Data lines:
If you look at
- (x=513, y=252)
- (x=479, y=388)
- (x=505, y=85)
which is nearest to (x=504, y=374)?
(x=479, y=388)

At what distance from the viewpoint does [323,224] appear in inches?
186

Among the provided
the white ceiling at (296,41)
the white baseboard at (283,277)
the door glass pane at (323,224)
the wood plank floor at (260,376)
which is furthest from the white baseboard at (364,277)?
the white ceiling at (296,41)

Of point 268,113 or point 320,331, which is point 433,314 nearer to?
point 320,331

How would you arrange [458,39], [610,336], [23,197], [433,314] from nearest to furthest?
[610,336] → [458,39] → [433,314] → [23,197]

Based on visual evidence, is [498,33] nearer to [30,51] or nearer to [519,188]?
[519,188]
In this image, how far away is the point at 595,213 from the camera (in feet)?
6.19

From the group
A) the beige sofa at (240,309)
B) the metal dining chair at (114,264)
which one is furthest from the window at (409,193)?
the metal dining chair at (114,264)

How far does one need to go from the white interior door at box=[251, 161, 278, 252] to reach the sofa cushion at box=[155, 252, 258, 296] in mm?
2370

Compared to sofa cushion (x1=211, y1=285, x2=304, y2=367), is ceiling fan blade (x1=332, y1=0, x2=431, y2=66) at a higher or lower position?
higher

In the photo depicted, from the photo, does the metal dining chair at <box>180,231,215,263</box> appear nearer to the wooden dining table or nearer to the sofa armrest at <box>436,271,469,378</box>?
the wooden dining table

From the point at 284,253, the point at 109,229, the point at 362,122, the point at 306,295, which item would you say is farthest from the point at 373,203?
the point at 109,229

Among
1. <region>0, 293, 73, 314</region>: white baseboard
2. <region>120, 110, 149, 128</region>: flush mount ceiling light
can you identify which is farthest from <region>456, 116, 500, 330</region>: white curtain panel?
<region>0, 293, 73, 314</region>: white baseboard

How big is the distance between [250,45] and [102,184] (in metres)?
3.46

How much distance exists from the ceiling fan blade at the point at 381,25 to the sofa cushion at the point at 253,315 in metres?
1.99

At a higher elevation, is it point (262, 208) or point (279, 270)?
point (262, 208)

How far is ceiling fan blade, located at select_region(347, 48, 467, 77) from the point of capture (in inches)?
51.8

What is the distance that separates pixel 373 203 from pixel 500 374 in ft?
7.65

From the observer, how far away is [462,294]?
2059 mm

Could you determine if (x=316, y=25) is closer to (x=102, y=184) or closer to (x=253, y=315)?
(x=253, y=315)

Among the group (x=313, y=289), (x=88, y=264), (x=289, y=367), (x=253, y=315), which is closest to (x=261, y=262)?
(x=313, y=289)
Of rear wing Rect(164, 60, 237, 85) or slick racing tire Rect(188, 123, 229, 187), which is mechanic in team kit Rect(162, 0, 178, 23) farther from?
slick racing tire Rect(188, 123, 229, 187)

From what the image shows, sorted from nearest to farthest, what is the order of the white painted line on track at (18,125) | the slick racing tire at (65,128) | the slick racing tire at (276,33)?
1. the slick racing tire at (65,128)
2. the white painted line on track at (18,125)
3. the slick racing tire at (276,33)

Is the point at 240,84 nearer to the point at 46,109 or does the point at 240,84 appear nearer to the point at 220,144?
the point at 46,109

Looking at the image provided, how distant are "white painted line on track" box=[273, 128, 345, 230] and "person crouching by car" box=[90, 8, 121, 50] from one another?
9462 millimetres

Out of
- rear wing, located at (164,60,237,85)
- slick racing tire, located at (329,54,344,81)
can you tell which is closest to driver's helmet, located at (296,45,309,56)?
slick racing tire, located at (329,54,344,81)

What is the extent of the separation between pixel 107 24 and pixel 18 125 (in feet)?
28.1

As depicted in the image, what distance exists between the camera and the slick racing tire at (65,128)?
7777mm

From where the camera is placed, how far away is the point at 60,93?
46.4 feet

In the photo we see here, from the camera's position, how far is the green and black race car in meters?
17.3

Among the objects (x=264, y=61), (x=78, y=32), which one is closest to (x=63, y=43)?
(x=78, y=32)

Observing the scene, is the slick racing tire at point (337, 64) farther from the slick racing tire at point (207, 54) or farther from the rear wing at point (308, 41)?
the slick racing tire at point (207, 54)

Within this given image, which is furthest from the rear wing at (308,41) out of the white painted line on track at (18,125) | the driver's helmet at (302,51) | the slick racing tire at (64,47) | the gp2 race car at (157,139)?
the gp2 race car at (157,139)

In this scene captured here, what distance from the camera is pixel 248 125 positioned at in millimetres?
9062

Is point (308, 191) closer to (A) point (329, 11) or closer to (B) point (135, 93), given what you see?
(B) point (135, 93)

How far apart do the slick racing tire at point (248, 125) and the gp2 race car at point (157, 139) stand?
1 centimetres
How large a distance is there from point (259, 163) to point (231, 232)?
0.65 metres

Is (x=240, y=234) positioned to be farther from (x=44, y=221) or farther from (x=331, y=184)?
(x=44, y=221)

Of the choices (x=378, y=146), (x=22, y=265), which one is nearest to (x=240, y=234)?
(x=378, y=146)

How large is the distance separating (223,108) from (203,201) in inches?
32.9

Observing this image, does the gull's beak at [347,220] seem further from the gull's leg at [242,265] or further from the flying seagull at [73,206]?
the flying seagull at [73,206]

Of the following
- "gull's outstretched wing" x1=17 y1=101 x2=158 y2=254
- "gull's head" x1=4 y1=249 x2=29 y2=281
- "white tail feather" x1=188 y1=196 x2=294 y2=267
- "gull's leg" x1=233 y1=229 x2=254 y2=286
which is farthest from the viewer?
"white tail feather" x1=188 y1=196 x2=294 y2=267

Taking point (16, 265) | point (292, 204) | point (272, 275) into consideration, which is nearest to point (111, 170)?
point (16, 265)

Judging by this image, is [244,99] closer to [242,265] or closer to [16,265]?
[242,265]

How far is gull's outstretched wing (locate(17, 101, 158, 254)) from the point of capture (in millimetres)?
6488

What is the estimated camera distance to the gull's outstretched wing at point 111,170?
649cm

Aim:
Each line of the material should be echoed exactly.

Correct answer:
If you look at
- (x=513, y=252)
- (x=479, y=388)
- (x=505, y=85)
which is nearest to (x=504, y=374)?
(x=479, y=388)

At what distance from the viewpoint does [323,224] appear in inches?
186

Among the provided
the white ceiling at (296,41)
the white baseboard at (283,277)
the door glass pane at (323,224)
the wood plank floor at (260,376)
which is furthest from the white baseboard at (364,277)?
the white ceiling at (296,41)

Of point 268,113 or point 320,331, which is point 433,314 nearer to?
point 320,331

How would you arrange [458,39], [610,336], [23,197], [433,314] from nearest to furthest?
[610,336] → [458,39] → [433,314] → [23,197]

Based on visual evidence, is [498,33] nearer to [30,51] or nearer to [519,188]?
[519,188]
In this image, how far away is the point at 595,213 from the camera (in feet)?
6.19

From the group
A) the beige sofa at (240,309)
B) the metal dining chair at (114,264)
which one is furthest from the window at (409,193)?
the metal dining chair at (114,264)

How far does one need to go from the white interior door at box=[251, 161, 278, 252] to reach the sofa cushion at box=[155, 252, 258, 296] in mm?
2370

Compared to sofa cushion (x1=211, y1=285, x2=304, y2=367), is ceiling fan blade (x1=332, y1=0, x2=431, y2=66) at a higher or lower position?
higher

In the photo depicted, from the photo, does the metal dining chair at <box>180,231,215,263</box> appear nearer to the wooden dining table or nearer to the sofa armrest at <box>436,271,469,378</box>?
the wooden dining table

From the point at 284,253, the point at 109,229, the point at 362,122, the point at 306,295, which item would you say is farthest from the point at 373,203?
the point at 109,229

Among
1. <region>0, 293, 73, 314</region>: white baseboard
2. <region>120, 110, 149, 128</region>: flush mount ceiling light
can you identify which is farthest from <region>456, 116, 500, 330</region>: white curtain panel?
<region>0, 293, 73, 314</region>: white baseboard

How big is the distance between [250,45] and [102,184] (in metres)?
3.46

How much distance exists from the ceiling fan blade at the point at 381,25 to the sofa cushion at the point at 253,315 in metres?
1.99

At a higher elevation, is it point (262, 208) or point (279, 270)?
point (262, 208)

How far is ceiling fan blade, located at select_region(347, 48, 467, 77) from the point of capture (in inches)?
51.8

What is the distance that separates pixel 373 203 from pixel 500 374 in ft?
7.65

From the observer, how far away is [462,294]?
2059 mm

Could you determine if (x=316, y=25) is closer to (x=102, y=184) or closer to (x=253, y=315)?
(x=253, y=315)

Among the group (x=313, y=289), (x=88, y=264), (x=289, y=367), (x=253, y=315), which is closest to (x=261, y=262)?
(x=313, y=289)
Of rear wing Rect(164, 60, 237, 85) or slick racing tire Rect(188, 123, 229, 187), which is mechanic in team kit Rect(162, 0, 178, 23) farther from?
slick racing tire Rect(188, 123, 229, 187)

From what the image shows, sorted from nearest to farthest, what is the order of the white painted line on track at (18,125) | the slick racing tire at (65,128) | the slick racing tire at (276,33)?
1. the slick racing tire at (65,128)
2. the white painted line on track at (18,125)
3. the slick racing tire at (276,33)

Is the point at 240,84 nearer to the point at 46,109 or does the point at 240,84 appear nearer to the point at 220,144?
the point at 46,109

Looking at the image provided, how distant are "white painted line on track" box=[273, 128, 345, 230] and "person crouching by car" box=[90, 8, 121, 50] from one another?
9462 millimetres

Out of
- rear wing, located at (164,60,237,85)
- slick racing tire, located at (329,54,344,81)
can you tell which is closest to driver's helmet, located at (296,45,309,56)?
slick racing tire, located at (329,54,344,81)

What is the extent of the separation between pixel 107 24 and pixel 18 125 (in feet)?
28.1

As depicted in the image, what distance exists between the camera and the slick racing tire at (65,128)?
7777mm

From where the camera is placed, how far away is the point at 60,93?
46.4 feet

In the photo we see here, from the camera's position, how far is the green and black race car in meters?
17.3

Among the objects (x=264, y=61), (x=78, y=32), which one is closest to (x=63, y=43)?
(x=78, y=32)

Observing the scene, is the slick racing tire at point (337, 64) farther from the slick racing tire at point (207, 54) or farther from the rear wing at point (308, 41)?
the slick racing tire at point (207, 54)

Within this given image, which is furthest from the rear wing at (308,41) out of the white painted line on track at (18,125) | the driver's helmet at (302,51) | the slick racing tire at (64,47) | the gp2 race car at (157,139)?
the gp2 race car at (157,139)

In this scene captured here, what distance from the camera is pixel 248 125 positioned at in millimetres?
9062

Is point (308, 191) closer to (A) point (329, 11) or closer to (B) point (135, 93), given what you see?
(B) point (135, 93)

How far apart do the slick racing tire at point (248, 125) and the gp2 race car at point (157, 139) stand?
1 centimetres
How large a distance is there from point (259, 163) to point (231, 232)?
0.65 metres

Is (x=240, y=234) positioned to be farther from (x=44, y=221) or farther from (x=331, y=184)?
(x=44, y=221)

Of the choices (x=378, y=146), (x=22, y=265), which one is nearest to (x=240, y=234)?
(x=378, y=146)

How large is the distance separating (223,108) from (203,201) in inches?
32.9

Observing this image, does the gull's beak at [347,220] seem further from the gull's leg at [242,265] or further from the flying seagull at [73,206]?
the flying seagull at [73,206]

Of the following
- "gull's outstretched wing" x1=17 y1=101 x2=158 y2=254
- "gull's head" x1=4 y1=249 x2=29 y2=281
- "white tail feather" x1=188 y1=196 x2=294 y2=267
- "gull's leg" x1=233 y1=229 x2=254 y2=286
which is farthest from the viewer?
"white tail feather" x1=188 y1=196 x2=294 y2=267

Taking point (16, 265) | point (292, 204) | point (272, 275) into consideration, which is nearest to point (111, 170)?
point (16, 265)

Judging by this image, is [244,99] closer to [242,265] or closer to [16,265]?
[242,265]

How far is gull's outstretched wing (locate(17, 101, 158, 254)) from the point of capture (in millimetres)?
6488

What is the estimated camera distance to the gull's outstretched wing at point 111,170?
649cm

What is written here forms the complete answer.